I knew the future was bright,” he said. Meanwhile, he got an order of 20 masks from IOM with instructions that they were being taken to the health ministry for approval. Luckily, his product was approved and the health minister, Dr Ruth Aceng, bought some. “Watching the minister on television address the public while wearing one of my masks encouraged me to work hard,” Hamba said. Due to the quality of his products, Hamba received an order of 200 masks from IOM.
He was given the required materials and only charged them labour of Shs 2,000 per mask. He continued receiving orders ranging from 100 to 150 masks from businesspeople in and around Kampala. For each three-layer mask, Hamba charges between Shs 3,000 and Shs 7,000, depending on the volume one is buying.

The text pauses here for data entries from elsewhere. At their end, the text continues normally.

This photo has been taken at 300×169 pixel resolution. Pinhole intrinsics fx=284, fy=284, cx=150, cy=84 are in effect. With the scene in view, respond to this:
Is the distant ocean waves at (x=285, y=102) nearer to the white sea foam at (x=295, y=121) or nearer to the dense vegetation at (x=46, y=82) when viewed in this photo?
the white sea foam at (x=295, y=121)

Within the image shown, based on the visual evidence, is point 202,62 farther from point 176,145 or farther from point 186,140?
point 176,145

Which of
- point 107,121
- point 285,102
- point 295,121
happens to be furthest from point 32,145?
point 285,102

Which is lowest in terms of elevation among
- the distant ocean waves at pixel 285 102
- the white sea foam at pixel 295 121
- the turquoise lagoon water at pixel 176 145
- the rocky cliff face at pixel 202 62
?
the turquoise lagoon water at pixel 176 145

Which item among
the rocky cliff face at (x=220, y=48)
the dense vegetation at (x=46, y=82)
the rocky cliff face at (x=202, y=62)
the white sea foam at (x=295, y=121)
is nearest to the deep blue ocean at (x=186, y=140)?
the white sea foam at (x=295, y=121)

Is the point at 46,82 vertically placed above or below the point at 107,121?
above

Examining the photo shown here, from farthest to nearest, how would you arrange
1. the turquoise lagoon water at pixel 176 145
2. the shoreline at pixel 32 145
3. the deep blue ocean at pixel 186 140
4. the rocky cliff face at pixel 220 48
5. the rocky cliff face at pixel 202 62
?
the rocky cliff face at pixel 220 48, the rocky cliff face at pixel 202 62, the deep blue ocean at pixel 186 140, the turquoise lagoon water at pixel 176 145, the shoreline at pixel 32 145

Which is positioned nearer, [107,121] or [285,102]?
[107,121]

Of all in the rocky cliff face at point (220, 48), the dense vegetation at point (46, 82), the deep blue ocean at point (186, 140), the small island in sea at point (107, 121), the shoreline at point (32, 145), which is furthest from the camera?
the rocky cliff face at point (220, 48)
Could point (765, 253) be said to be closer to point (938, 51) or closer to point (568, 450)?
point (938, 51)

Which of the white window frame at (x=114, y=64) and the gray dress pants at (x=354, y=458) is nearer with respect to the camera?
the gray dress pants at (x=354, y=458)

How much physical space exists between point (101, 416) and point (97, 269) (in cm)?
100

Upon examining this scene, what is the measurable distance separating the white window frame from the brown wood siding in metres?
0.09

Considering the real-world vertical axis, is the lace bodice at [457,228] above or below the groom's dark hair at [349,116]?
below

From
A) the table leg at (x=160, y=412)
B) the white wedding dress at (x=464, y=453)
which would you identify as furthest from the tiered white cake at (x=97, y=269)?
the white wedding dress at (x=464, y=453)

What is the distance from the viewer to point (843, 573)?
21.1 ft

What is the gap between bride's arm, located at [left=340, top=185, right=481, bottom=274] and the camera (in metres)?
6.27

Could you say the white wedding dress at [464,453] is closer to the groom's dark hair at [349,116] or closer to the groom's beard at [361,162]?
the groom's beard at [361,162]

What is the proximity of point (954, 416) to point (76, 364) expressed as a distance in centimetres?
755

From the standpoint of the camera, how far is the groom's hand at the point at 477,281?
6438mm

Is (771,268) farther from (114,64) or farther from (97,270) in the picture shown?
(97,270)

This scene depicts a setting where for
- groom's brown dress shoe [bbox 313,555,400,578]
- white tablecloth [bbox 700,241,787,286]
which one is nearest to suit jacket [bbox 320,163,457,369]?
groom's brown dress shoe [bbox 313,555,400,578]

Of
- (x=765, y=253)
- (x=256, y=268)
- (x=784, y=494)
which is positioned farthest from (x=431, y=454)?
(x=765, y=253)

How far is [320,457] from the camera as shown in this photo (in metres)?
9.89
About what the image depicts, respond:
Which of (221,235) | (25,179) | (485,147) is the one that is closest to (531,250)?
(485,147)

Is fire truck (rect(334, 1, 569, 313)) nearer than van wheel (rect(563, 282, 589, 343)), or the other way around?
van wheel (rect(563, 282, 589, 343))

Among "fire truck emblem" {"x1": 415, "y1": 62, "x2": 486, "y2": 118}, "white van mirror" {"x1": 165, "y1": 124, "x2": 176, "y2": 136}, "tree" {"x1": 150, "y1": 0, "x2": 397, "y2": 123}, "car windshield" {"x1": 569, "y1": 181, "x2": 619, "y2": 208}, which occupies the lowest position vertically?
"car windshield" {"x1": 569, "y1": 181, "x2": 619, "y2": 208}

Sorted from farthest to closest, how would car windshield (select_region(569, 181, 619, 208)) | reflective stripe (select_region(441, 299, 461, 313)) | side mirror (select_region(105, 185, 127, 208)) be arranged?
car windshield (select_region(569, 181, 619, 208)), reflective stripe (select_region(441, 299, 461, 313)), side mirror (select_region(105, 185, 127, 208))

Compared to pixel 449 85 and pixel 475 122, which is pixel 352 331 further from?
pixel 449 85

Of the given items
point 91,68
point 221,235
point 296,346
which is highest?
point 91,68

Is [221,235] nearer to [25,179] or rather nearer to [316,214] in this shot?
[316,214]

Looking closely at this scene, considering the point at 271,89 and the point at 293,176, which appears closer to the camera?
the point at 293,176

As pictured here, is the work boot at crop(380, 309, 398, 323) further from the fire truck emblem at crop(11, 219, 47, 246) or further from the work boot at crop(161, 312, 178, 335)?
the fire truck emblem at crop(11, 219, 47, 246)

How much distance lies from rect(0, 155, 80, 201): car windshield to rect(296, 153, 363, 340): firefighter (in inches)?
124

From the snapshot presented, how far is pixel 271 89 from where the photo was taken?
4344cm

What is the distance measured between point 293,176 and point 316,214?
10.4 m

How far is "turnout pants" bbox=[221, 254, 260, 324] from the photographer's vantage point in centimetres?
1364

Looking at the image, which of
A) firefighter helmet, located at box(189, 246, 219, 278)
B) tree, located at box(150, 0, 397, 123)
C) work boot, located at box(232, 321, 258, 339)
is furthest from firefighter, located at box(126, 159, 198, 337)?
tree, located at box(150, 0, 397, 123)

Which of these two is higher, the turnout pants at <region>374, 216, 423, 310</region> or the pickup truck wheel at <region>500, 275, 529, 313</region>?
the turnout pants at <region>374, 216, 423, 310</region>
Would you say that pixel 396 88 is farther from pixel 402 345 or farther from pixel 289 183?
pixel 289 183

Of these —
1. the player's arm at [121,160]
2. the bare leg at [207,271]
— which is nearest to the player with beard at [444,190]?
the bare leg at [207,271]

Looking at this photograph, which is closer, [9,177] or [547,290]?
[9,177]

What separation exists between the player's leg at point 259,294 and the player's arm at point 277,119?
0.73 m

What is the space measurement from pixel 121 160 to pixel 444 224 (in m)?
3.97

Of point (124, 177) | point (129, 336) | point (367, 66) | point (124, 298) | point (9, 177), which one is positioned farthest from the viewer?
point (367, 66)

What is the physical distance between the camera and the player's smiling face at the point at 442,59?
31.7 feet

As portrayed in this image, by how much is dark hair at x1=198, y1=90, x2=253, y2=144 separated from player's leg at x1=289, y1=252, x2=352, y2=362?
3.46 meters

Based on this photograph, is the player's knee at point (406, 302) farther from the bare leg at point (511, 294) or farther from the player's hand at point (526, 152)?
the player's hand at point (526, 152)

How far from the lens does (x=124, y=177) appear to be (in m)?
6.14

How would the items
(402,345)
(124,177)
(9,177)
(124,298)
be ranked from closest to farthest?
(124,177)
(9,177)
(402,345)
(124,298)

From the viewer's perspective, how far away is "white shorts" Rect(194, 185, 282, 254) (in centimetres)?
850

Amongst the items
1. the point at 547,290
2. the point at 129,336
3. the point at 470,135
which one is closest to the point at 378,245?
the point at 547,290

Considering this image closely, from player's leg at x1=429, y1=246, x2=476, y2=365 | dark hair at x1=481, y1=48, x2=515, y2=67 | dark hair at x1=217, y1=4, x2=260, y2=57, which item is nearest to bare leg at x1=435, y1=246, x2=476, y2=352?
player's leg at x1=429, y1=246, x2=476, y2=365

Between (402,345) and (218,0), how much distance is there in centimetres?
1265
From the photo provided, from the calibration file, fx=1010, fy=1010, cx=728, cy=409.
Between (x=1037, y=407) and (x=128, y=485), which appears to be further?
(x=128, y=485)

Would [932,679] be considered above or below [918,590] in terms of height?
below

Corporate Social Responsibility
When government was distributing food in Kampala and Wakiso districts, Hamba donated 50 masks to his community. Currently, he employs two youths and pays them Shs 500 for every mask made. However, when he gets big orders he pays them Shs 1,000 per piece. To cut on the labour costs, he works with interns and a handful of youths he trains in tailoring and designs. He charges each trainee Shs 150,000.
In three months, Hamba has managed to refurbish his workshop using profits from the business. He bought an overlock machine at Shs 1million and a button machine at Shs 500,000. His biggest challenge is the high transport costs. “Previously, a trip to Kampala was charged Shs 2,000. But now the same trip costs Shs 10,000. Yet sometimes I get urgent orders and have to make abrupt trips to Kampala to buy material,” he said. He advises fellow youth to work hard, be creative and stop despising work.
“It gives me satisfaction and courage to work hard after making high quality products,” he said. “I do not like taking money and my customers are not satisfied with the product. I feel like refunding the money.” Now he wants to grow, expand his business and brand. He intends to buy land and construct a fashion design school to train the youth.
Hamba completed senior six in 2015, but could not join university because his mother failed to raise tuition. He later studied fashion design funded at AFFCAD, a non-governmental organization that equips youth with livelihood skills.
Upon graduation in December 2017, Hamba received a startup capital of Shs 2.5million from IOM. The capital comprised a sewing machine, assorted threads, and an overlock machine, among other items. Early 2018, he rented a room and set up a fashion design business he named Heb Fashionz. He started by making occasional and office wear outfits, bags, uniforms, casual wear, kid’s attires, costumes for movies, hats and crafts. However, while his fashion and design started picking up, COVID-19 hit the globe.